Grassley Advances Major Child Tax Benefit Simplifications
WASHINGTON – The tax relief bill the Senate passed last night, authored by Sen. Chuck
Grassley, chairman of the Committee on Finance, includes a major tax simplification measure to make filing easier for just about anyone with a child and to increase child-related benefits for hundreds of thousands more taxpayers.
“Having a child makes for complex tax filing,” Grassley said. “It sounds as if it would be
simple, yet it’s anything but. You have to consider all kinds of factors, like the child’s age and his or her relationship to the taxpayer. You have to climb a mountain of paperwork and even then, you might not reach the summit of eligibility. With this change, filing taxes will be a lot easier for a lot of people.”
Grassley agreed to include legislation to simplify the paperwork for child-related benefits in
the economic growth package he authored, which received full Senate approval last night.

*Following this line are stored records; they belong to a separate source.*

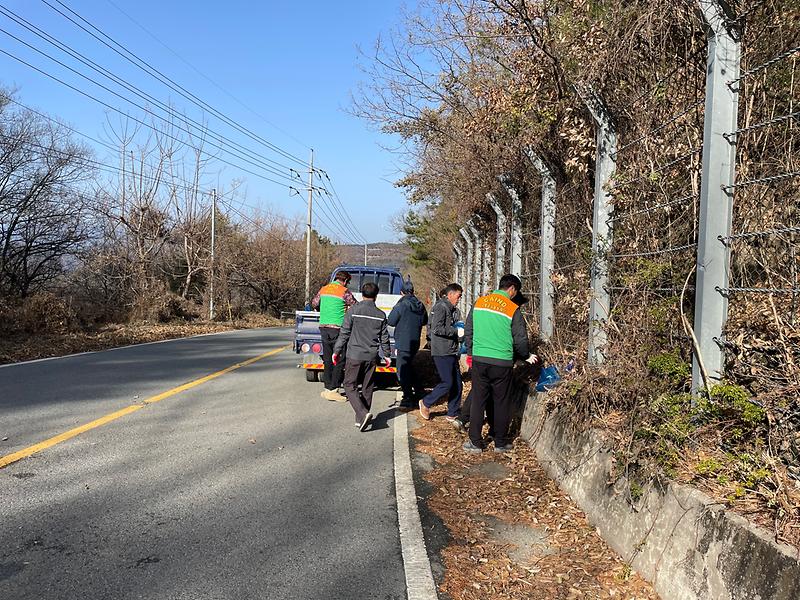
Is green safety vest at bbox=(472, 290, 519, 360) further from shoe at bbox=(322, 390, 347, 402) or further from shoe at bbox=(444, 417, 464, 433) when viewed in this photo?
shoe at bbox=(322, 390, 347, 402)

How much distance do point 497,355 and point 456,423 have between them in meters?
1.90

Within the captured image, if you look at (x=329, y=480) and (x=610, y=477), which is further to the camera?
(x=329, y=480)

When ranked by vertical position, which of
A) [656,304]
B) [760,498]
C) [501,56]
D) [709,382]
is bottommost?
[760,498]

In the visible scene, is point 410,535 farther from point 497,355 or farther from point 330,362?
point 330,362

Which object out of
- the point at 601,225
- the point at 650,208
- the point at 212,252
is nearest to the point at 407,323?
the point at 601,225

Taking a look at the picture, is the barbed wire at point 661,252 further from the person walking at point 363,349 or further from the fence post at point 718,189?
the person walking at point 363,349

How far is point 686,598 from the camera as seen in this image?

Under current law, five commonly used provisions provide benefits to taxpayers with children:
(1) the dependency exemption; (2) the child credit; (3) the earned income credit; (4) the dependent care credit; and (5) head of household filing status. Each provision has separate criteria for determining whether the taxpayer qualifies for the applicable tax benefit with respect to a particular child. The separate criteria include factors such as the relationship (if any) the child must bear to the taxpayer, the age of the child, and whether the child must live with the taxpayer. Thus, a taxpayer is required to apply different definitions to the same individual when determining eligibility for these provisions, and an individual who qualifies for one provision does not automatically qualify for another provision.
These different eligibility tests are a source of complexity for a significant number of taxpayers
and for the Internal Revenue Service, Grassley said. Also, they are a source of errors for taxpayers. For more than a decade, tax experts such as those at the Joint Committee on Taxation have recommended a uniform definition of a child as a major tax simplification measure.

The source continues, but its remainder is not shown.